2) At the moment, the core of the internet and just about all host operating system support IPv6. The hard part is getting the edge networks to upgrade. My guess is that your proposal would run into similar issues.



There are a number of proposals that build on these ideas, for example EnhancedIP. Typically, they would encode the extended addressing info in an options field. They were to late the party and missed the circa 2000-2005 window where it became clear Ipv6 will be an uphill struggle. Back in the day, only naive proposals like ipv7 existed, "ipv4 with larger address" but that solves little.

The fundamental difference compared to dual stack is that there is no technical cost to deploy it outside software updates and very little risk - aside from the dubious security benefits of NAT. Not only the core, but virtually all hardware and software on the Internet today support ipv6, but there is an enormous cost to configure it to work.

This flexibility and drop in upgradability of things like EnhancedIP comes with the significant cost of breaking the internet into 2^32 independent routing domains that prevent you for getting the full benefits of the larger address format. This is an acceptable trade off only in retrospect, after the v6 "failure".


There is a large cost to configure IPv6 because most operators have ignored IPv6, waiting for the IETF to magically get it right.

There is very little consensus within the operator community on how to deploy IPv6. The net effect is that there is an endless series of configuration options.

Which leads to having to select equipment very carefully to make sure you get an overlapping feature set.

The problem with something like encoding extra address bits in IPv4 options is that you would have to get a large group of operators on board for it to get any traction.

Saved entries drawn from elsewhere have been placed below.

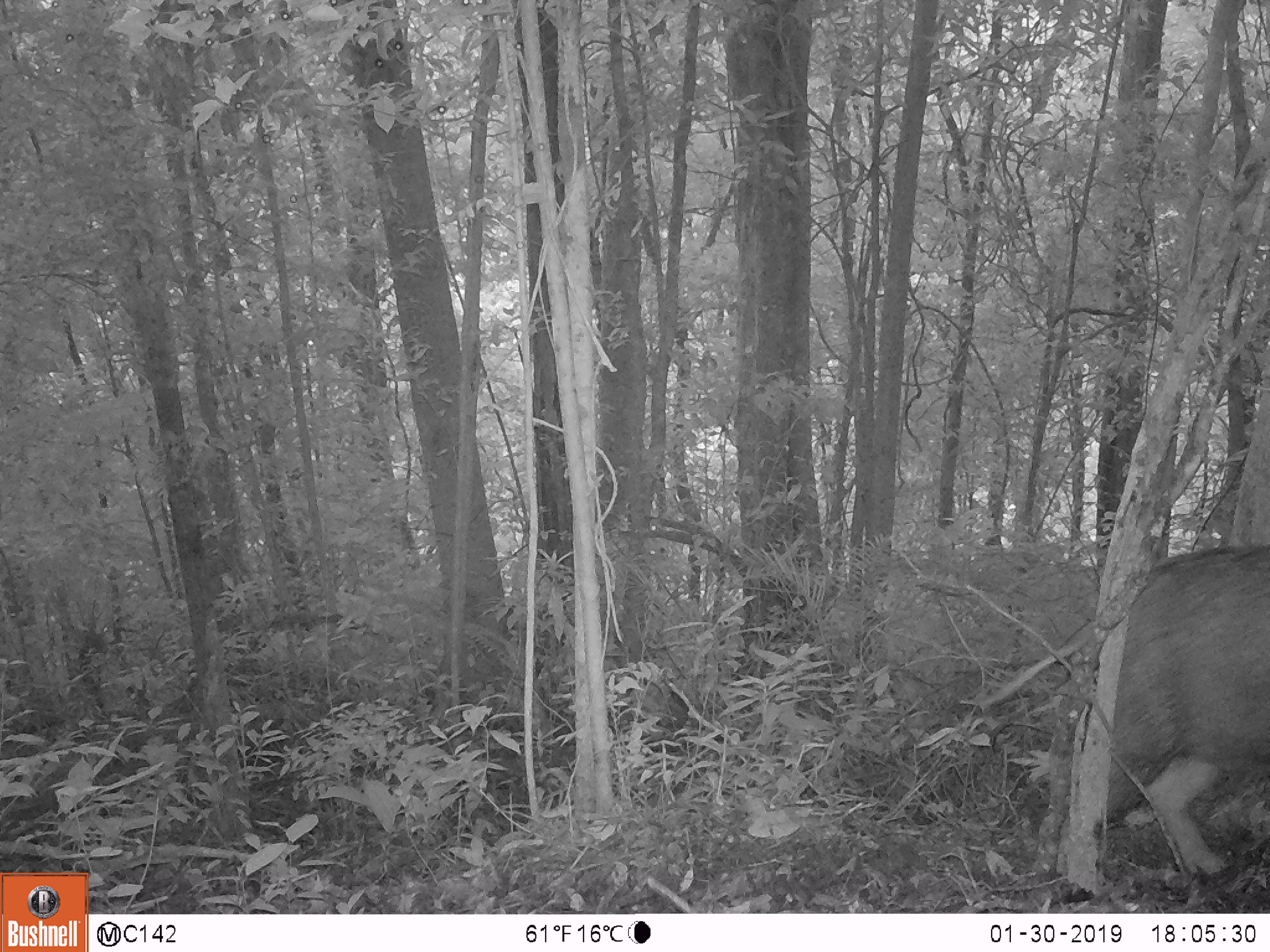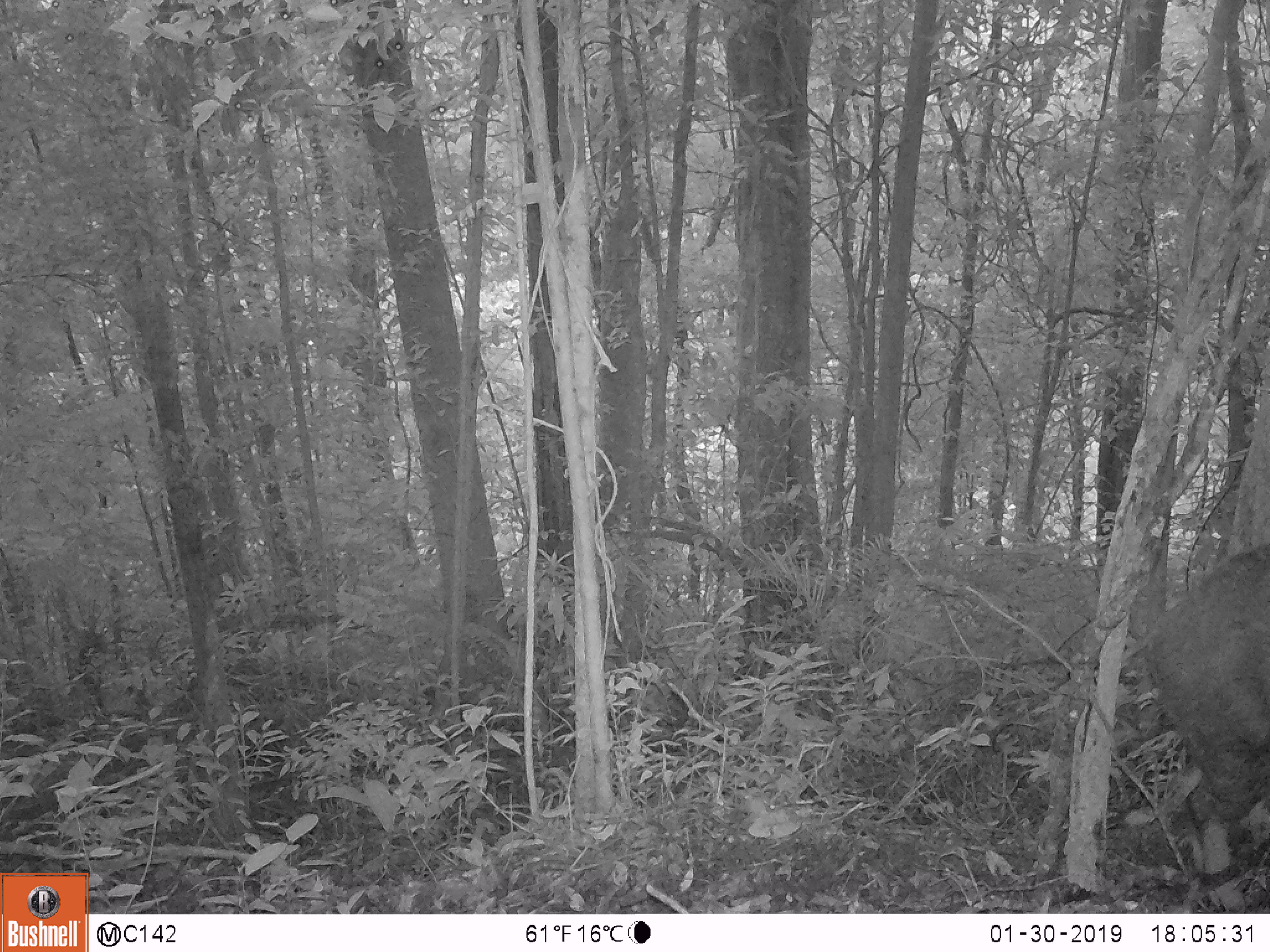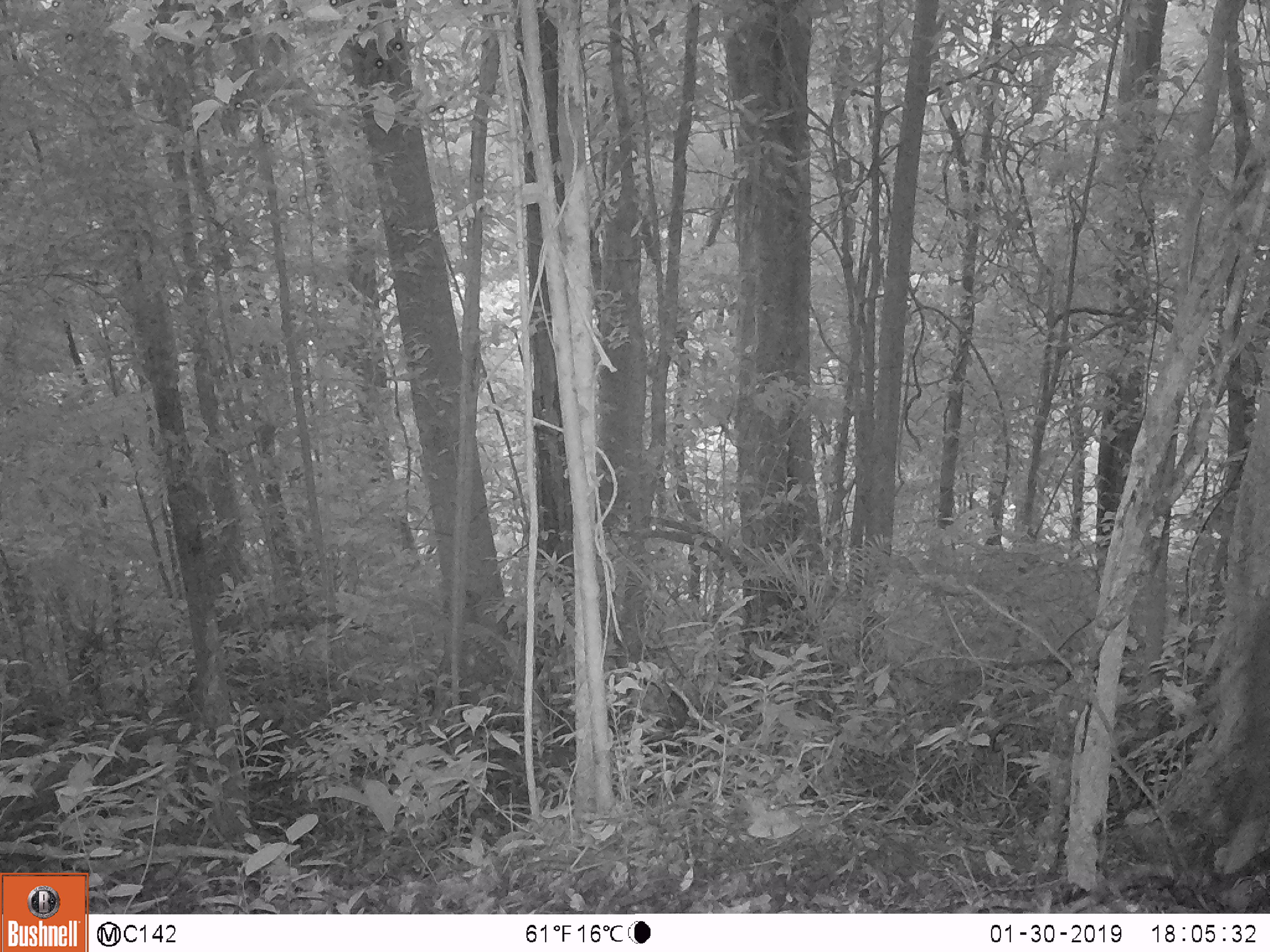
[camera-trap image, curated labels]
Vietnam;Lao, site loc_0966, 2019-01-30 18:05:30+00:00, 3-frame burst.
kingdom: Animalia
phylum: Chordata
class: Mammalia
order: Artiodactyla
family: Suidae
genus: Sus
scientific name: Sus scrofa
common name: eurasian wild pig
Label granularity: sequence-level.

For example, the ISP that I use for my home internet connection give customers a static (officially 'stable') IPv4 address. It may not be beneficial for them if a next generation internet protocol would force the deployment of NAT boxes.

The downside of dual stack is that you have to manage 2 networks. The benefit it that you manage two completely separate networks. IPv4 routing has very little effect on IPv6 routing.

Merging the two, as is done for example with NAT64/DNS64, leads to network issues that many people don't understand. I think you would get the same if you mix legacy IPv4 stacks with stacks that encode extra bits in an IPv4 header option.

This is of course completely ignoring the fact that many firewalls just drop anything that has IPv4 options. So deployment may be just as an uphill battle as IPv6.


> The problem with something like encoding extra address bits in IPv4 options is that you would have to get a large group of operators on board for it to get any traction.

Sure that's why you have things like IETF, to coordinate such changes. If that were to happen, the EnhancedIP option would quickly become transparent, as the core of the internet upgrades firmware in a few years. I'm not in any way proposing this to be a good idea today, let alone that it could be deployed in ad-hoc uncoordinated fashion.

> my home internet connection give customers a static (officially 'stable') IPv4 address. It may not be beneficial for them if a next generation internet protocol would force the deployment of NAT boxes.

In that case you become the owner of your own routing domain and you have the option to provide your "customers" with an extended IP address that is e2e reachable from the outside world, while NATing the rest of the legacy devices. Your ISP does not have to do anything aside from not filtering options, that's the beauty of a backwards compatible solution.

> Merging the two, as is done for example with NAT64/DNS64, leads to network issues that many people don't understand.

The complexity and fragility of something like NAT64 comes exactly from the fact that it tries to bridge two separate internets. An EnhancedIP NAT is simply a transparent router for EnhancedIP aware endpoints within the domain it controls. You can freely mix legacy and upgraded devices in your network with guaranteed interoperability and you get e2e connectivity if both end points and any NATs in the route are upgraded. The rest of the network only "sees" IPv4 traffic as far as they are concerned.